Nu beleven we voor het eerst sinds de 2de W.O. een algemene recessie van de kapitalistische wereldeconomie. Er zijn bijna 200.000 werklozen in België. Er zullen er deze winter 15 miljoen zijn in de westerse landen (incl. Japan). Ga aan die werklozen eens vertellen dat we in een welvaartsstaat leven! Ga aan de verhongerden in India uitleggen dat alle problemen best binnen het raam van de bestaande maatschappij kunnen worden opgelost, zonder die radicaal omver te werpen. Dat alles werd door ons jaren geleden voorspeld. Dat alles is gebeurd zoals voorspeld. Het bewijst niet dat de marxisten individueel slimmer zijn dan de zuiver pragmatische sociaaldemocraten. Het bewijst wel dat het marxisme een ongeëvenaard kritisch instrument is om de ontwikkelingswetten van de bestaande maatschappij te erkennen.

Socialisatie en zelfbeheer

We gaan volledig akkoord met het resolutie-ontwerp van het BSP-bureau, wanneer het stelt dat “gemeenschapsbezit van de productiemiddelen geen doel op zichzelf is en zeker geen eindpunt”. Het doel is de bevrijding van de arbeid, een toestand waarin de massa van de geassocieerde producenten heer en meester is geworden over haar eigen lot, en door geen enkele minderheid, hetzij kapitalistische eigenaars, hetzij politieke bureaucraten of managers, van die volledige ontvoogding kunnen worden weerhouden.
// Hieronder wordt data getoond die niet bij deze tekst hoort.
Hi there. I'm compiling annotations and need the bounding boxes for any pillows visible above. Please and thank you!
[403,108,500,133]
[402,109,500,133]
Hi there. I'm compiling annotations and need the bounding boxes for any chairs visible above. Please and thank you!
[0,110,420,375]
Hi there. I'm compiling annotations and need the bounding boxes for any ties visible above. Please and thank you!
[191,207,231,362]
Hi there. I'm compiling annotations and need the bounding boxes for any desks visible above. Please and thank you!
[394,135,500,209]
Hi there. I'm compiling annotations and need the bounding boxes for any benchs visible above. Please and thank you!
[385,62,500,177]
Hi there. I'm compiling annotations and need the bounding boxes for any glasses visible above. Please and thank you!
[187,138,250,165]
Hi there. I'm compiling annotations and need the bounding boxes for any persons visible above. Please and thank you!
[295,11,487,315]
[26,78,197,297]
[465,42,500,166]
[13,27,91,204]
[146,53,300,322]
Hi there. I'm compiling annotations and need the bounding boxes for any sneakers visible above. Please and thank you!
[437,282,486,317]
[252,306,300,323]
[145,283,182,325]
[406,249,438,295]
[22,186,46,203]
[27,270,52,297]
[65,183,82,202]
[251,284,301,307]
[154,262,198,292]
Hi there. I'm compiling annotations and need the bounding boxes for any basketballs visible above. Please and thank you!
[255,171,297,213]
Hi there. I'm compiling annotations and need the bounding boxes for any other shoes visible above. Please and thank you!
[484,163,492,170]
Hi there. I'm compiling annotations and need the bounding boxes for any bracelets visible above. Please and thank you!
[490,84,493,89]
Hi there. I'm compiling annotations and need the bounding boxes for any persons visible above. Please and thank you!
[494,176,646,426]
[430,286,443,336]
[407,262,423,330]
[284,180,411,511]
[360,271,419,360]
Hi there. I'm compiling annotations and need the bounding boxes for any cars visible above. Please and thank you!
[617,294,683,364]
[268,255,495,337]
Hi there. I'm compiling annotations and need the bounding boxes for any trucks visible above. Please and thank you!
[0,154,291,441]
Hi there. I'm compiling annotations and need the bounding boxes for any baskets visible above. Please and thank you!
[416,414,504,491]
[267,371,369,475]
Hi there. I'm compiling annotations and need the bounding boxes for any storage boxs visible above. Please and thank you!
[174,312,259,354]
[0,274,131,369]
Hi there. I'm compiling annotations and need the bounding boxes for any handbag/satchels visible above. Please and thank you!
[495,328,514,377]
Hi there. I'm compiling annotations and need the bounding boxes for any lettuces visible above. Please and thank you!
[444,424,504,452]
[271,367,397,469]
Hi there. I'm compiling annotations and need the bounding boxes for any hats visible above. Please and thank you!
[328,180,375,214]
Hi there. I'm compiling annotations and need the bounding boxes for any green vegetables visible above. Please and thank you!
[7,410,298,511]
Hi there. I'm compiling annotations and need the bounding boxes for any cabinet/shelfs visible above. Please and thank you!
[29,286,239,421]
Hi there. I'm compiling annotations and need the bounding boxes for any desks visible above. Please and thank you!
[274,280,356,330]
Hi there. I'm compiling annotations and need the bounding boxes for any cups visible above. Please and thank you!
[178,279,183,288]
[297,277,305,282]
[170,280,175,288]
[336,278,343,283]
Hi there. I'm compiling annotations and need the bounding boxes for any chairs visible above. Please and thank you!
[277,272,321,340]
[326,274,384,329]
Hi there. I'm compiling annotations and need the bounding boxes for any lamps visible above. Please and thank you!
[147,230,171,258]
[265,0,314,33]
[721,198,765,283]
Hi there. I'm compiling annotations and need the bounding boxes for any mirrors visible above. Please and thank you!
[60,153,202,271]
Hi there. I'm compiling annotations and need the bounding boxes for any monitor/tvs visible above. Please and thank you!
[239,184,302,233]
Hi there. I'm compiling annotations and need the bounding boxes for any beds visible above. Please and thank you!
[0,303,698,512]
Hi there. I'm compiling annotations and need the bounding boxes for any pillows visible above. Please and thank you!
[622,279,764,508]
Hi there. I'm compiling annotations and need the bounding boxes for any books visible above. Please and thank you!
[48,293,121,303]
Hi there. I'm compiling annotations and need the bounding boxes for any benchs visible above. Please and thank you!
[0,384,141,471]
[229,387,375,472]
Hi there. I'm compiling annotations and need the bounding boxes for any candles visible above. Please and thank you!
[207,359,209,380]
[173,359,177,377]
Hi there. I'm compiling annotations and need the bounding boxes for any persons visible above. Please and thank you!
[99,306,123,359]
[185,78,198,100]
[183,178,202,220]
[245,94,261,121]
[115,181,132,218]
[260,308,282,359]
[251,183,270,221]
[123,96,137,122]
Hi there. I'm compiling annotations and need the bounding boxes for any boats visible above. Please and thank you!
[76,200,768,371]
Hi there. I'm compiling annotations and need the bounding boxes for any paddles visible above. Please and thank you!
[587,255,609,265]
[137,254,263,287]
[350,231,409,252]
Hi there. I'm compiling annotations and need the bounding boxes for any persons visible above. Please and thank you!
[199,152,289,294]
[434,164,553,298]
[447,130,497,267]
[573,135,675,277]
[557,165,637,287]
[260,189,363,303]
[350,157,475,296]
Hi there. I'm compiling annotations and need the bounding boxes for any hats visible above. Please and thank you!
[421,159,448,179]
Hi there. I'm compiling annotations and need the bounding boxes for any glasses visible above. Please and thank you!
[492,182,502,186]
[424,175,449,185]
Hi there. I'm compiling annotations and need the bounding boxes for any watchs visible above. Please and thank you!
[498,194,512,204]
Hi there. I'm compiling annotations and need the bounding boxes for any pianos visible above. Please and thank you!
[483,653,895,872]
Maar het omgekeerde is ook waar. Indien socialisatis zonder zelfbeheer geen socialisme is (maar in het beste geval een overgangstrap tussen kapitalisme en socialisme), dan is “zelfbeheer” zonder socialisatie geen boerenbedrog, maar arbeidersbedrog.

“Zelfbeheer” met behoud van privé-eigendom, dat betekent de verbrokkeling van de klassesolidariteit van de werkende klasse in groeps- of bedrijfsegoïsme, waarbij elke groep van arbeiders zich gaat vereenzelvigen met “zijn’” bedrijf, en “zijn” patroon, tégen “andere” bedrijven en “andere” arbeiders. “Zelfbeheer” zonder opheffing van privé-eigendom, dat betekent in werkelijkheid medebeheer, waarin de belangen van de werkende klasse ondergeschikt worden gemaakt aan de belangen van elk kapitalistisch bedrijf (of elke kapitalistische firma.) afzonderlijk.

Daarom had André Renard duizendmaal gelijk, wanneer hij in 1959 schreef: “Arbeiderscontrole onder het kapitalisme; zelfbeheer onder het socialisme”. Zelfbeheer zonder arbeidersmacht in het bedrijf en staat is niet te verwezenlijken.

Maar er is meer. Zelfbeheer dat wil zeggen de werkelijke ontvoogding van de werkende klasse, vereist niet alleen opheffing van privé-eigendom maar ook geleidelijk afsterven van de warenproductie en de markteconomie. Er is geen echt zelfbeheer wanneer men op bedrijfsvlak wel de illusie heeft over de investeringen te beslissen, maar wanneer de concurrentie op de markt die beslissingen radicaal overhoop gooit, of wanneer bureaucratische beheerders die ongedaan kunnen maken.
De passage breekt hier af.